In 2014, Mudede claimed that health experts had confided in him that contraceptives had harmful side-effects, hence the need to ban them.

The Registrar-General claimed that contraceptives were killing productive women and affecting the country's population growth.

Government has since independence invested heavily in family planning programmes, mainly contraceptives to control population growth.

"What I am saying is that Zimbabwe needs more children. There has not been any meaningful population growth 10 years going back and what this means is that there is a serious problem of generation gap.

"People seem to be comfortable following birth trends of more developed countries and having only one or two children but more children are needed in this country so that the generation gap does not continue to widen.

"Instead of using modern birth control methods people can resort to natural methods such as menstrual cycle and the withdrawal method. They can also use safe condoms that are well packaged and are sold in the pharmacies," said Mudede.

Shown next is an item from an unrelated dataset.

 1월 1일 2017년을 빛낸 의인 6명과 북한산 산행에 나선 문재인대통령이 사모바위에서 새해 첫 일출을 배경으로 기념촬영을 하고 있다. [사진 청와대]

The country's contraceptive prevalence rate remains one of the highest in sub-Saharan Africa although economic challenges in the last decade have led to a downward trend in some health indicators, including family planning use.

Health experts contend that in Zimbabwe, as elsewhere, increased access to family planning, healthier birth spacing practices, and reduced unwanted fertility had both short and medium-term benefits for women, families and society.

With family planning, women are better able to meet their reproductive health goals and families are better able to feed, educate and care for children.

At national level, fewer births will result in savings in maternal and child health care.

Slower, more sustainable population growth will reduce the burden on natural resources, environment and social services.

It is estimated that if government intensifies its family planning campaign, it will avert an estimated 780 000 unintended pregnancies; 110 500 unsafe abortions and 4 200 maternal deaths and 8 000 early neonatal deaths by 2020.